*EXERCISE:*
In your copy, reproduce the entries exactly as they are, minus the images.

(Captioned web image data)
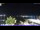 Webcam in Ortona, 23.6 km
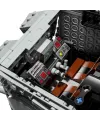 75417 LEGO® Star Wars™ - AT-ST™ Walker 1513 parça +18 yaş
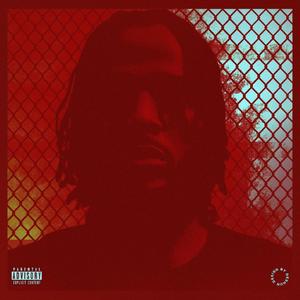 Bompton's Most Wanted(feat. Brick$ & Pho Pho) (Explicit)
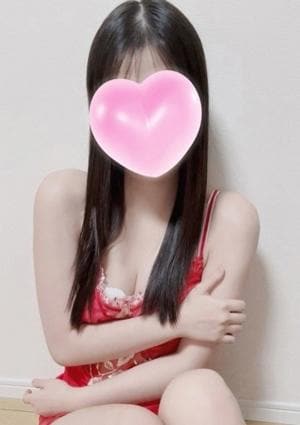 つばさ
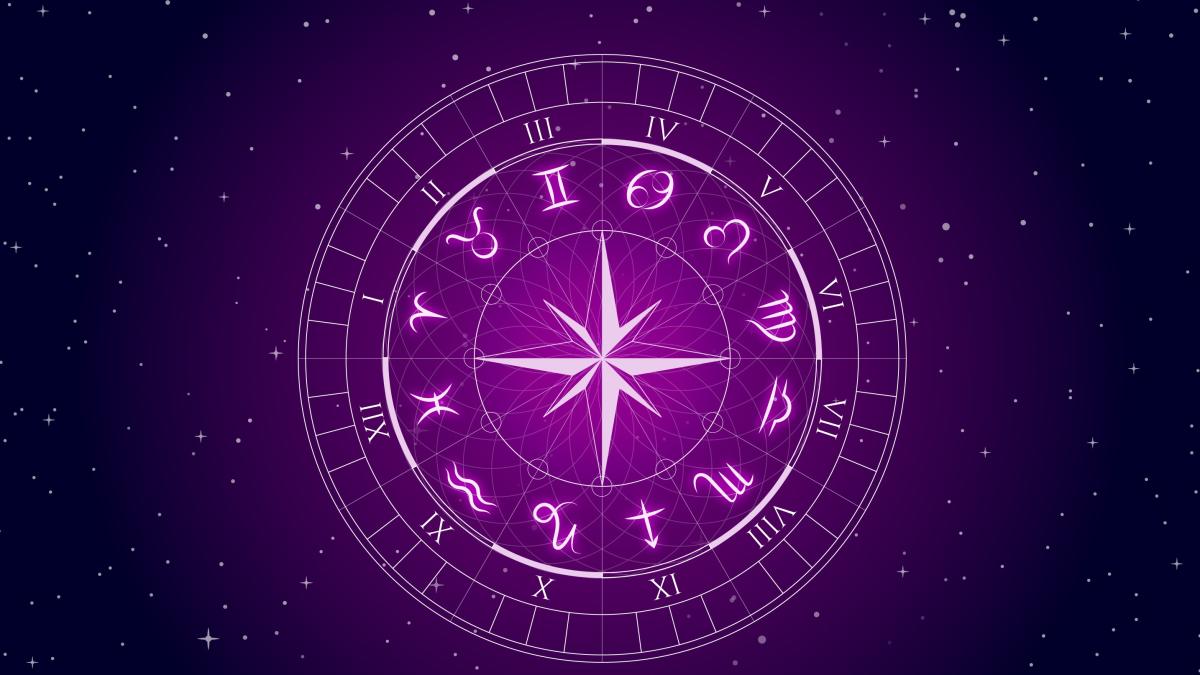 horoscop-17-august-2022--este-ziua-norocoasa-pentru-aceste-doua-zodii--previziuni-complete-pentru-toti-nativii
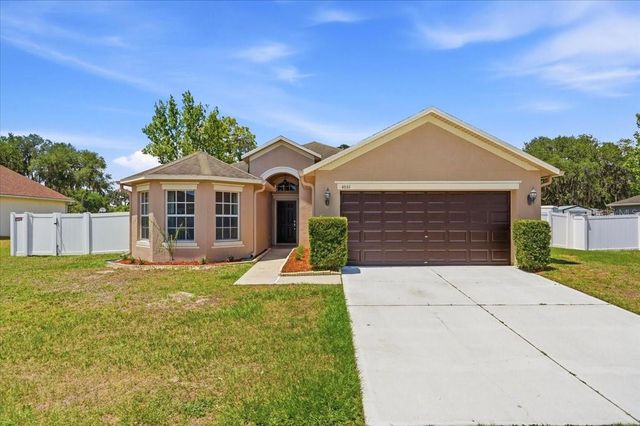 4661 HICKORY STREAM LANE, Mulberry, FL 33860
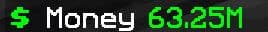 money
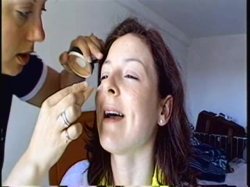 Captura de 'On Location Portugal' nº 42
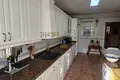 Appartement 5 chambres 320 m² Fuengirola, Espagne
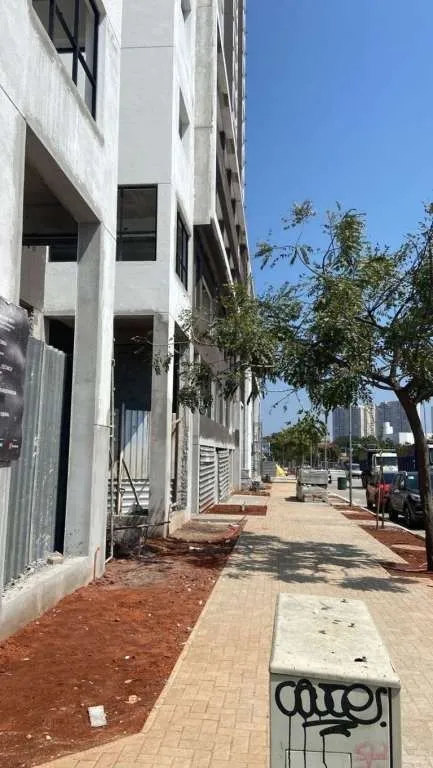 Imagem Apartamento com 3 suítes à venda, 108 m2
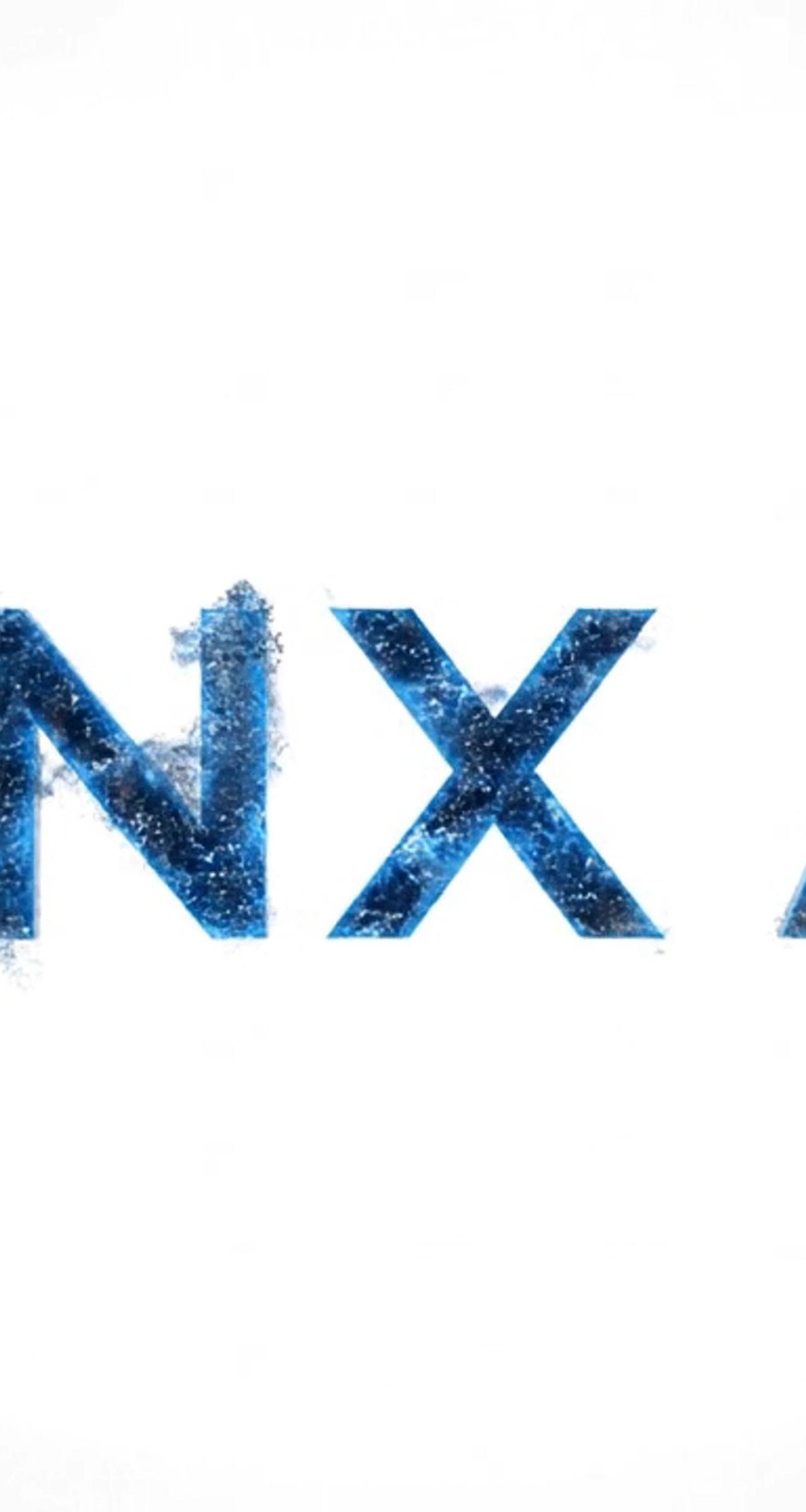 Onyxai Ltd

*WRITTEN ANSWER:*
 Webcam in Ortona, 23.6 km
 75417 LEGO® Star Wars™ - AT-ST™ Walker 1513 parça +18 yaş
 Bompton's Most Wanted(feat. Brick$ & Pho Pho) (Explicit)
 つばさ
 horoscop-17-august-2022--este-ziua-norocoasa-pentru-aceste-doua-zodii--previziuni-complete-pentru-toti-nativii
 4661 HICKORY STREAM LANE, Mulberry, FL 33860
 money
 Captura de 'On Location Portugal' nº 42
 Appartement 5 chambres 320 m² Fuengirola, Espagne
 Imagem Apartamento com 3 suítes à venda, 108 m2
 Onyxai Ltd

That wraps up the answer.